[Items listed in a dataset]
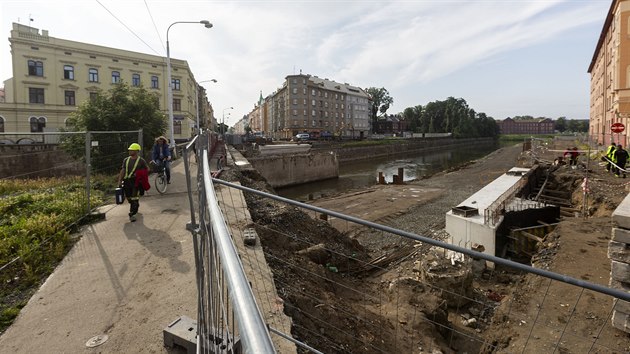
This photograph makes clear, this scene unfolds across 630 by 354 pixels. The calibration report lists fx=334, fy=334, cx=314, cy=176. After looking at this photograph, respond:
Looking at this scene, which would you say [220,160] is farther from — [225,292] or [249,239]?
[225,292]

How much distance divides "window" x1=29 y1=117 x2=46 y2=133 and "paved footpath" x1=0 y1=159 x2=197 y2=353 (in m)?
39.1

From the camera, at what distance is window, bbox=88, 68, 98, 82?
128ft

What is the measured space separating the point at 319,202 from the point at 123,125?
12162 mm

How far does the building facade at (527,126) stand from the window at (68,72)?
18670 centimetres

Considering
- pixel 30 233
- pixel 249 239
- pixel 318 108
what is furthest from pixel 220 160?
pixel 318 108

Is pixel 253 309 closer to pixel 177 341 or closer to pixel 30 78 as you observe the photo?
pixel 177 341

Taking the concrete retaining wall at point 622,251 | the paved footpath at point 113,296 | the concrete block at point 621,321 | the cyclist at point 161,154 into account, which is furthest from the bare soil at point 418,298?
the cyclist at point 161,154

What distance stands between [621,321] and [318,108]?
269 feet

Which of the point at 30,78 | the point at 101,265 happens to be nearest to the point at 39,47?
the point at 30,78

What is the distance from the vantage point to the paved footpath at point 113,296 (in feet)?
10.6

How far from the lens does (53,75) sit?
3650 centimetres

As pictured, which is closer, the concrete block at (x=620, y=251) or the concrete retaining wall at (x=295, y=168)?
the concrete block at (x=620, y=251)

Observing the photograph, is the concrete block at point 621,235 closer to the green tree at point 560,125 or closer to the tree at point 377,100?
the tree at point 377,100

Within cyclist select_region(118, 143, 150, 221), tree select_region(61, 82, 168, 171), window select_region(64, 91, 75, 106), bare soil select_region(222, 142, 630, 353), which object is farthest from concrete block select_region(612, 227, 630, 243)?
window select_region(64, 91, 75, 106)
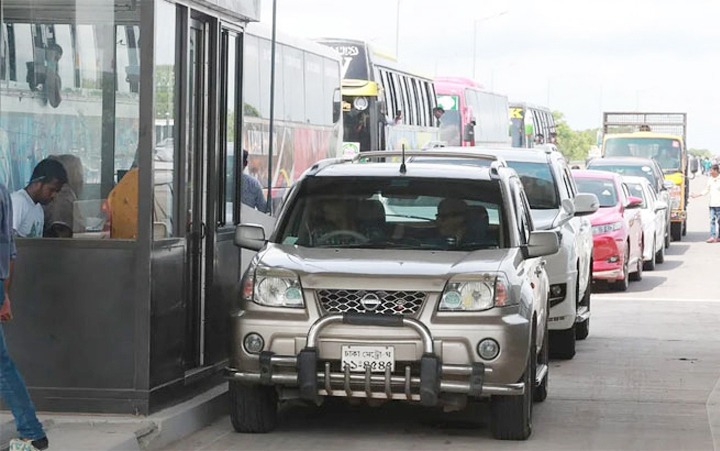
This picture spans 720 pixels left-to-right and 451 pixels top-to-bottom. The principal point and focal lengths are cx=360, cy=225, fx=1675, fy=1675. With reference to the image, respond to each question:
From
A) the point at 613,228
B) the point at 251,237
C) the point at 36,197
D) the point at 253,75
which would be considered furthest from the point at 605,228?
the point at 36,197

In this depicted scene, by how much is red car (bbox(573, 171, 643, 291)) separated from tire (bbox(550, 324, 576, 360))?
296 inches

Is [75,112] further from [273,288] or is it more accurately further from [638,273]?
[638,273]

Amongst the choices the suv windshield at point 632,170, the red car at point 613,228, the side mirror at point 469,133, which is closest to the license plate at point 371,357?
the red car at point 613,228

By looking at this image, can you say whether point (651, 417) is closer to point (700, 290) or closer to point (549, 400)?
point (549, 400)

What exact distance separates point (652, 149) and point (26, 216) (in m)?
31.8

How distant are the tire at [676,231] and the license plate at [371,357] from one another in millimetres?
29830

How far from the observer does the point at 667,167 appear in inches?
1593

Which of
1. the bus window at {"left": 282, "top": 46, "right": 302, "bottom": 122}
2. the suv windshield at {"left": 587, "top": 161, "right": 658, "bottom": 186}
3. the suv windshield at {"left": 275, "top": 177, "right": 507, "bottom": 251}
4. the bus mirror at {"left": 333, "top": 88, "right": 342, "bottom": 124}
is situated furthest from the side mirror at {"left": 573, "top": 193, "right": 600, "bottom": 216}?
the suv windshield at {"left": 587, "top": 161, "right": 658, "bottom": 186}

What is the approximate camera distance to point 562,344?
15320 mm

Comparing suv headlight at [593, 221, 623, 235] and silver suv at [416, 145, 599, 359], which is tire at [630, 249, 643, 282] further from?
silver suv at [416, 145, 599, 359]

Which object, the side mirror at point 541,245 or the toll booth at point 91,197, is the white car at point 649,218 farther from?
the toll booth at point 91,197

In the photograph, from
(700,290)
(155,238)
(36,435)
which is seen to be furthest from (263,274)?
(700,290)

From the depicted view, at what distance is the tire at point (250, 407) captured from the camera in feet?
33.5

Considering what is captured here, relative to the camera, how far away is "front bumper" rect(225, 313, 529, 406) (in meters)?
9.60
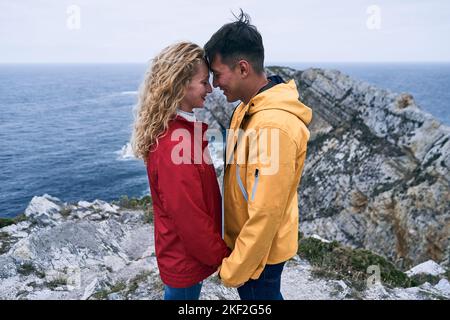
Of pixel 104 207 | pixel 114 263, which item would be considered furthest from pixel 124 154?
pixel 114 263

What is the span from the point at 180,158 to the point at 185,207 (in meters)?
0.40

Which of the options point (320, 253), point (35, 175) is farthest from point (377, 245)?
point (35, 175)

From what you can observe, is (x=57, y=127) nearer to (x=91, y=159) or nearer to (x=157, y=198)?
(x=91, y=159)

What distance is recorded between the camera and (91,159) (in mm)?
41062

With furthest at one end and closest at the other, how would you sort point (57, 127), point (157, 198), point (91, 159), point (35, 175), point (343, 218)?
point (57, 127) < point (91, 159) < point (35, 175) < point (343, 218) < point (157, 198)

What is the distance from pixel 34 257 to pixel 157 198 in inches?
293

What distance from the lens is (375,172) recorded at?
2091 centimetres

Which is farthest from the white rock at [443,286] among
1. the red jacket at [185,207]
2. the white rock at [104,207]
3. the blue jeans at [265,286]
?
the white rock at [104,207]

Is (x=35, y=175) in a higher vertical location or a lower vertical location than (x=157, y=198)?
lower

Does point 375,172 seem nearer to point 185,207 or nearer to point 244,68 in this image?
point 244,68

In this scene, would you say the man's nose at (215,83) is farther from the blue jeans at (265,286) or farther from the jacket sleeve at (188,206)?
the blue jeans at (265,286)

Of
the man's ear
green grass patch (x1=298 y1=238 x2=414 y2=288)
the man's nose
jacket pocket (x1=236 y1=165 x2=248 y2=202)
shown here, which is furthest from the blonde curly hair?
green grass patch (x1=298 y1=238 x2=414 y2=288)

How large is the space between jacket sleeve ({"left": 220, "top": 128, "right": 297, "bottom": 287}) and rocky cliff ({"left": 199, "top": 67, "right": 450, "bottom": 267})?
1511 cm
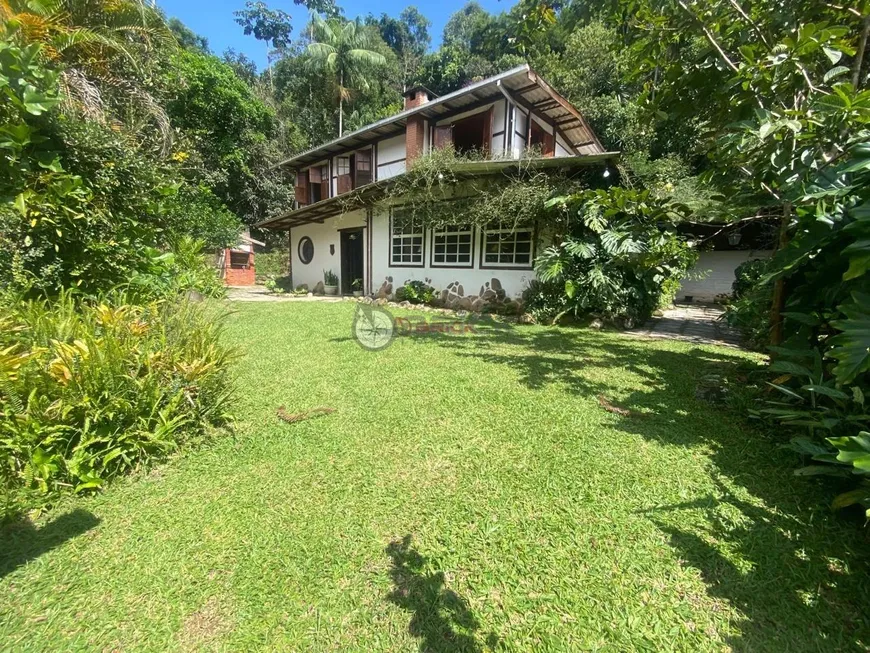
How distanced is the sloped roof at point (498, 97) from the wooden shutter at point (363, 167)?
1.41 feet

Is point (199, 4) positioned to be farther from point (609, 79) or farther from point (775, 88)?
point (775, 88)

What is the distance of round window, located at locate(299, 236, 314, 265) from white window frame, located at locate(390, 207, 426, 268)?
4.98m

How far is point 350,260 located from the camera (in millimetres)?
14070

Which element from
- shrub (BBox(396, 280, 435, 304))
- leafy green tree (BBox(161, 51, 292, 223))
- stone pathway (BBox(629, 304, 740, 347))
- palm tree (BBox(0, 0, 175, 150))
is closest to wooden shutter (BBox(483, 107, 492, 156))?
shrub (BBox(396, 280, 435, 304))

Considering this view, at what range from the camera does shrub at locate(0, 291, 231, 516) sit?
1905 millimetres

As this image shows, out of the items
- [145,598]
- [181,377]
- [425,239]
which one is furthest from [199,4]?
[145,598]

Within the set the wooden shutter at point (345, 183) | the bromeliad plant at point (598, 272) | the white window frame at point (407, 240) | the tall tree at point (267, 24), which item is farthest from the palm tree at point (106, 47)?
the tall tree at point (267, 24)

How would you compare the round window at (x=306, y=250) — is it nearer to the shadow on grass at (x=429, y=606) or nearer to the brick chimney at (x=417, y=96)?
the brick chimney at (x=417, y=96)

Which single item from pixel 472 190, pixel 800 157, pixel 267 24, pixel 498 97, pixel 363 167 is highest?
pixel 267 24

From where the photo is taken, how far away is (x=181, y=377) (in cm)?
249

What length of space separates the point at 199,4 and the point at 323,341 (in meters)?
26.7

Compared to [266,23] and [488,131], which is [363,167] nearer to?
[488,131]

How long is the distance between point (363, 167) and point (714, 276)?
44.6 ft

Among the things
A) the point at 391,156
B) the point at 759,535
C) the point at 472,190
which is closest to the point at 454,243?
the point at 472,190
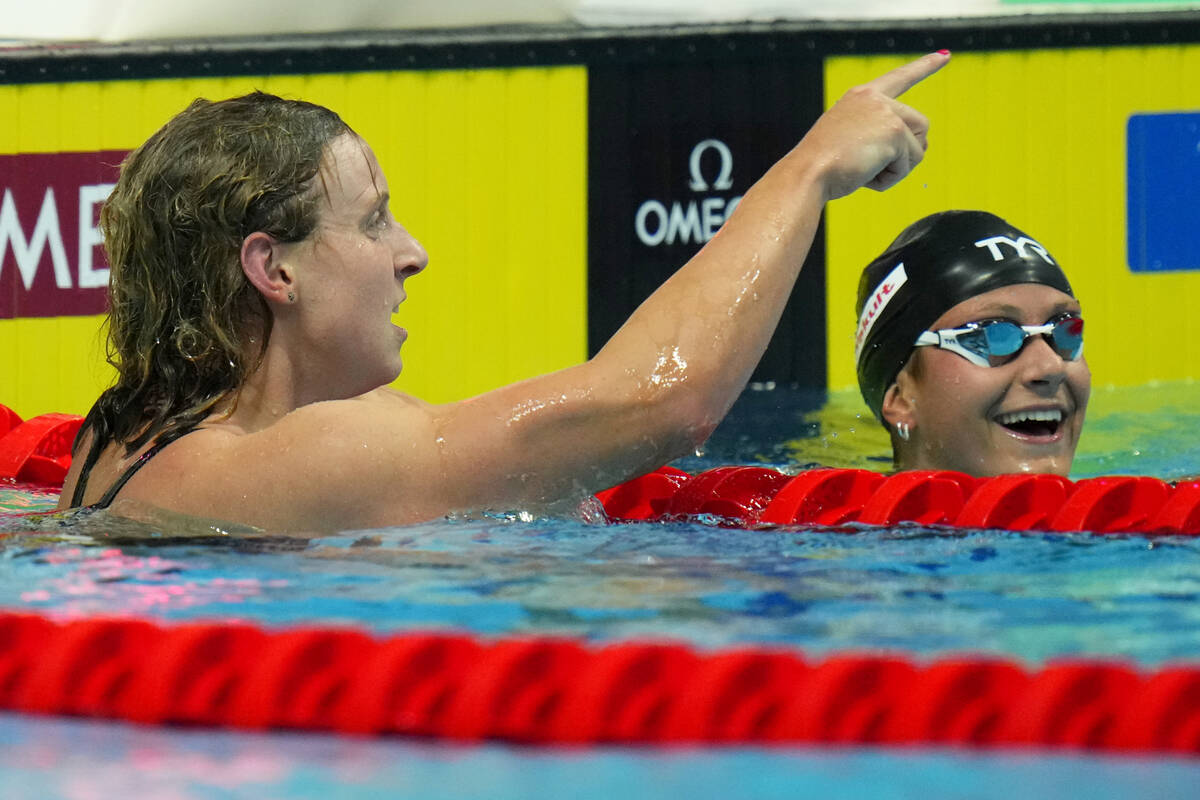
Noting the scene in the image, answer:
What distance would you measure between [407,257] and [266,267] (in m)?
0.21

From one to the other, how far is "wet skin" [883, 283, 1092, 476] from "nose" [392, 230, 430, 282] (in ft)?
4.31

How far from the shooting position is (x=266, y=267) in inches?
85.2

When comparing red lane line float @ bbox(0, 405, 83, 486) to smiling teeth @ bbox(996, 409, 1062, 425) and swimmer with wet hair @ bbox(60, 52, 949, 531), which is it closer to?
swimmer with wet hair @ bbox(60, 52, 949, 531)

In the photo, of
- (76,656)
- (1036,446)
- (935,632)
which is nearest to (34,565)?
(76,656)

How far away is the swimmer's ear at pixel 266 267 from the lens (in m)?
2.14

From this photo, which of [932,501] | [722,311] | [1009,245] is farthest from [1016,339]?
[722,311]

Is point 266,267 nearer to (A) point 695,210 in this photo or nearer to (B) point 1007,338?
(B) point 1007,338

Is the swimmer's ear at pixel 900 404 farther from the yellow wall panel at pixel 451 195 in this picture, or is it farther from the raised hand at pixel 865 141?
the yellow wall panel at pixel 451 195

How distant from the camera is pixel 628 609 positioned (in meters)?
1.86

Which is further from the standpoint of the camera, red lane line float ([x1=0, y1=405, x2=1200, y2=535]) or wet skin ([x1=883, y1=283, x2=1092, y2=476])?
wet skin ([x1=883, y1=283, x2=1092, y2=476])

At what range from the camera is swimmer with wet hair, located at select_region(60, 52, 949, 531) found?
195 centimetres

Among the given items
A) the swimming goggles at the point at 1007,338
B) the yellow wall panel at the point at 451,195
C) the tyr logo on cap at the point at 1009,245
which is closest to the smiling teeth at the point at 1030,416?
the swimming goggles at the point at 1007,338

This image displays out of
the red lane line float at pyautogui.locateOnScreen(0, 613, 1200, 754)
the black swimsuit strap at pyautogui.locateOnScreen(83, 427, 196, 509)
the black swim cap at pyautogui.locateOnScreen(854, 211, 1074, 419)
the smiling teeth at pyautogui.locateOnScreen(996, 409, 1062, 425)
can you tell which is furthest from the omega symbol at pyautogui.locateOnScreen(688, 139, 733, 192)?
the red lane line float at pyautogui.locateOnScreen(0, 613, 1200, 754)

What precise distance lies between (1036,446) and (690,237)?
221cm
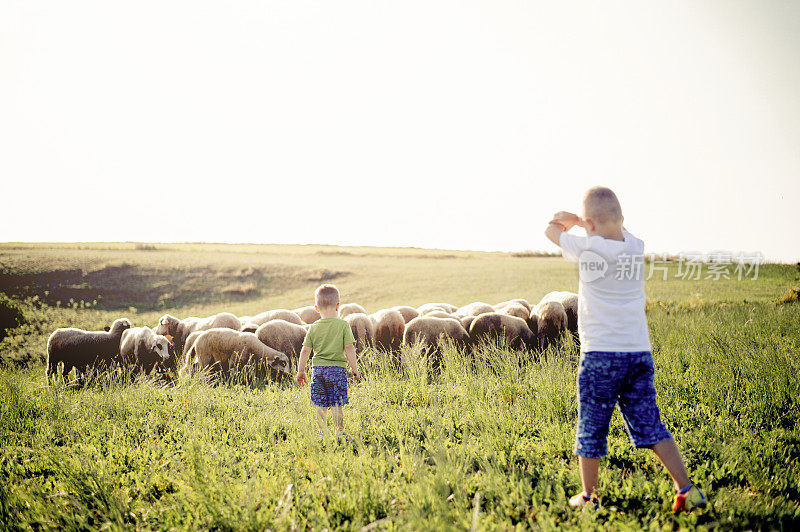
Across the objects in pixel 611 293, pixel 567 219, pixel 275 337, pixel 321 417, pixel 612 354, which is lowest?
pixel 321 417

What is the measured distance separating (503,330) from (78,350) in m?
10.0

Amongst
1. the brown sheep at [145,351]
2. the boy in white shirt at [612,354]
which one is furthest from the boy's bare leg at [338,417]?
the brown sheep at [145,351]

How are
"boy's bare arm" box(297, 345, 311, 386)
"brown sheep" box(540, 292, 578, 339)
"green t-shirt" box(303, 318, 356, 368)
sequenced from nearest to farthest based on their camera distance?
"boy's bare arm" box(297, 345, 311, 386) < "green t-shirt" box(303, 318, 356, 368) < "brown sheep" box(540, 292, 578, 339)

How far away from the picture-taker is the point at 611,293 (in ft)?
11.7

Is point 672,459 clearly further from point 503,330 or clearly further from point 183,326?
point 183,326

**Request**
Rewrite the rows from the line containing "This picture spans" up to and including the line containing "D) the point at 253,75", putting "the location at" wherever "the point at" appears and keeping everything else the same.

**Output of the exercise**
This picture spans 720 pixels left-to-right and 451 pixels top-to-bottom. The principal point and focal lengths are cx=360, cy=225, fx=1675, fy=1675. With reference to the image, respond to each question:
From
A) the location at 613,228
B) the location at 251,237
C) the location at 36,197
D) the location at 253,75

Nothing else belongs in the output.